We continue walking west, toward the beach side of the zoo. In the middle of Sloat Boulevard, on the median, the Doggie Diner head is on the pole where it’s been for as long as I can remember, and across from that is Pasquale’s Pizzeria. “Remember when we got a bucket of spaghetti there and ate it on the beach in the dark?”
“I remember we couldn’t keep the sand out of it,” she says. “God, wasn’t that the night we went to the Pink Floyd laser show?”
“Yeah, it was.”
“Jesus, we really were just kids. Do people still do that? Is that still a thing?”
“Don’t ask me,” I say. “I’m not a kid anymore.”
“You should be,” she says. “Getting old sucks.”
I don’t tell her that I remember everything about that night. Her jean jacket and white cotton skirt. The walk from the parking lot to the place we sat in the sand. Wanting to hold her hand. Not knowing how to do it without making a fool of myself.
“Listen,” she says. “What are you doing tonight?”

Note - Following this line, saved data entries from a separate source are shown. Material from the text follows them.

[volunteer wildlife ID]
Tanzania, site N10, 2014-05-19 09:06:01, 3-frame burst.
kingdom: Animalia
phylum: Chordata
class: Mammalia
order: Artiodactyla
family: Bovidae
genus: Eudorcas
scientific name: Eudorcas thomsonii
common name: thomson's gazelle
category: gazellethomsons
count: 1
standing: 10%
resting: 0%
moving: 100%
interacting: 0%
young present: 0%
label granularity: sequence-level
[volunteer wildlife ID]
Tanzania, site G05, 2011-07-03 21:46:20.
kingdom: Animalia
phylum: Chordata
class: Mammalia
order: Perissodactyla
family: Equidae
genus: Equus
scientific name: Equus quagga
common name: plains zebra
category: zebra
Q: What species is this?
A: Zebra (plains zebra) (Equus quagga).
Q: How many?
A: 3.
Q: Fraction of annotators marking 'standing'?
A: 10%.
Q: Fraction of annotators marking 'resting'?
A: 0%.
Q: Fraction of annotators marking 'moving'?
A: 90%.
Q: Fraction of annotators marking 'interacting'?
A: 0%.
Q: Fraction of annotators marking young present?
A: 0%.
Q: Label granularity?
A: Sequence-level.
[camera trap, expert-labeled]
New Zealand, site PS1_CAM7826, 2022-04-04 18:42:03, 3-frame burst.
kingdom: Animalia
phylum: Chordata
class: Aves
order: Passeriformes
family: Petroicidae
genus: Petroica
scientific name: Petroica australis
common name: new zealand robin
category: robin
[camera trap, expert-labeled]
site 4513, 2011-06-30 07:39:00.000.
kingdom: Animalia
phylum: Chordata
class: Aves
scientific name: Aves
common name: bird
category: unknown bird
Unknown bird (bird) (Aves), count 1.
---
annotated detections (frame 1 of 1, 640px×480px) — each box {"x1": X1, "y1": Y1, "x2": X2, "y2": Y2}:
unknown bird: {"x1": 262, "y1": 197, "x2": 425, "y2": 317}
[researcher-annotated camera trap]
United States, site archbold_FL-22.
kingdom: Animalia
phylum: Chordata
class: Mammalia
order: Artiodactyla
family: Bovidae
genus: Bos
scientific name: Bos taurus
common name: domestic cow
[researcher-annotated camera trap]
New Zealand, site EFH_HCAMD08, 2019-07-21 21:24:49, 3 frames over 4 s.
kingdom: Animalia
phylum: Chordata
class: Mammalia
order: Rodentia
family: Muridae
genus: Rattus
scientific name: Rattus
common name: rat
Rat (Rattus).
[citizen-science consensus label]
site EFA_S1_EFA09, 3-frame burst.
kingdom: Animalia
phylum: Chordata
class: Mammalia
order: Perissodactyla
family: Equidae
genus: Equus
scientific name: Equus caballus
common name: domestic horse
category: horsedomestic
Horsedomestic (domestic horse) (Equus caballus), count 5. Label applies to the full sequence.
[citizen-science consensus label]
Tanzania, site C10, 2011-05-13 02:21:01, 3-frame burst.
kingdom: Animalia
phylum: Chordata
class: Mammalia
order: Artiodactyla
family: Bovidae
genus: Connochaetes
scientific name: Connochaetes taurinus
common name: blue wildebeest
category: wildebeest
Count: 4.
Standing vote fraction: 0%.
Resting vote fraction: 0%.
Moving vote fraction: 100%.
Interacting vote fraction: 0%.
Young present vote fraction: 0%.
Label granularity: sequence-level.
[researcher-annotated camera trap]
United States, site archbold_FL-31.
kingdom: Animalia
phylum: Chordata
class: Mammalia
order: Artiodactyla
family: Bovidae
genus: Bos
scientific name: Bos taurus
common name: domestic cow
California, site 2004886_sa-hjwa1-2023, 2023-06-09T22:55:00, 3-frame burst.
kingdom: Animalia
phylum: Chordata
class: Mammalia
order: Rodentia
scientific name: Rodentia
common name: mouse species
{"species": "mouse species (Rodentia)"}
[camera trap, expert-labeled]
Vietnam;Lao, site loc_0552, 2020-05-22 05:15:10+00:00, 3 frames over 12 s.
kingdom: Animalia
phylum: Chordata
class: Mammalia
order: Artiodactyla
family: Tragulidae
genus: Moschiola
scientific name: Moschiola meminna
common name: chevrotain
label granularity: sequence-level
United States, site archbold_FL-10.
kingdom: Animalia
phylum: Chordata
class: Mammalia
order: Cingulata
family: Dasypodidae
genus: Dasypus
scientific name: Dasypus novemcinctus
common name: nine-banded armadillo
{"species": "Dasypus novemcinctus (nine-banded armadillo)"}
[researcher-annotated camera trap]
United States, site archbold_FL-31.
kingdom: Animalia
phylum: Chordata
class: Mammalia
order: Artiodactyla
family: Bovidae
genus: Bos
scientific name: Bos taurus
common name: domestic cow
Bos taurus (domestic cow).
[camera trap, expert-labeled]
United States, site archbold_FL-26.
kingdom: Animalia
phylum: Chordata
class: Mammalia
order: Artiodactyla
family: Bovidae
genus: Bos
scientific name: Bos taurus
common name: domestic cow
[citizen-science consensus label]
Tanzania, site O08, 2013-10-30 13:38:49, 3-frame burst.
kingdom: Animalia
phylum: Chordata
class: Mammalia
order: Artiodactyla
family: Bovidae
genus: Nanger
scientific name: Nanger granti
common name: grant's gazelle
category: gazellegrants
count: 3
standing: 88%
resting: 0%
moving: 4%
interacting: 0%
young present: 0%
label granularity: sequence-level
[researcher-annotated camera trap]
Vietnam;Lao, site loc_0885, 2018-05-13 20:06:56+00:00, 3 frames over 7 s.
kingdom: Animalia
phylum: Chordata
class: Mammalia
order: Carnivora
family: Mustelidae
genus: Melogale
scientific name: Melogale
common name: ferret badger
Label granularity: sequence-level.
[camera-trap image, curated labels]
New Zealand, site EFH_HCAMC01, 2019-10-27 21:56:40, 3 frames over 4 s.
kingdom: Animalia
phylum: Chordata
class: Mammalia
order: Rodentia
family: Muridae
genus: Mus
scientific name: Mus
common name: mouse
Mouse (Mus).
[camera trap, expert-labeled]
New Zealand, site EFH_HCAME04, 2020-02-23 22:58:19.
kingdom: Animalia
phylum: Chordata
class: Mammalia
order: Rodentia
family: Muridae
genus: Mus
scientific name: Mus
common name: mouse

“Picking you up after work.”
“No plans,” I say.
“Let’s do something ridiculous then. Let’s come back here and eat spaghetti on the beach.”
“You haven’t slept. You’re not going to want to be awake after work.”
“I can sleep when I’m dead,” she says, and then she smiles darkly at me when it occurs to her what she’s said. “I am a master of inadvertent black humor.”
“A black belt in black humor,” I say.
“Take me to the beach tonight,” she says. “I don’t care how tired I am. It’s important. Important to me, anyway.”
“Okay. We can do that.”
We come to where Sloat connects with the Great Highway, at the edge of the continent, and now, here in the present, I reach out and take Hannah’s hand. We stand for a moment on the street corner, as the sky grows brighter and the sea wind twists our hair into knots. When the light changes, we cross and head down to look at the water for a few minutes, while we have time to not care about responsibilities and traffic and jobs, and deeper worries are but monsters under the bed, vanishing when the sunlight spills in through the bedroom window.
I squeeze her hand, and she squeezes mine in return.
I don’t feel the fool at all this time.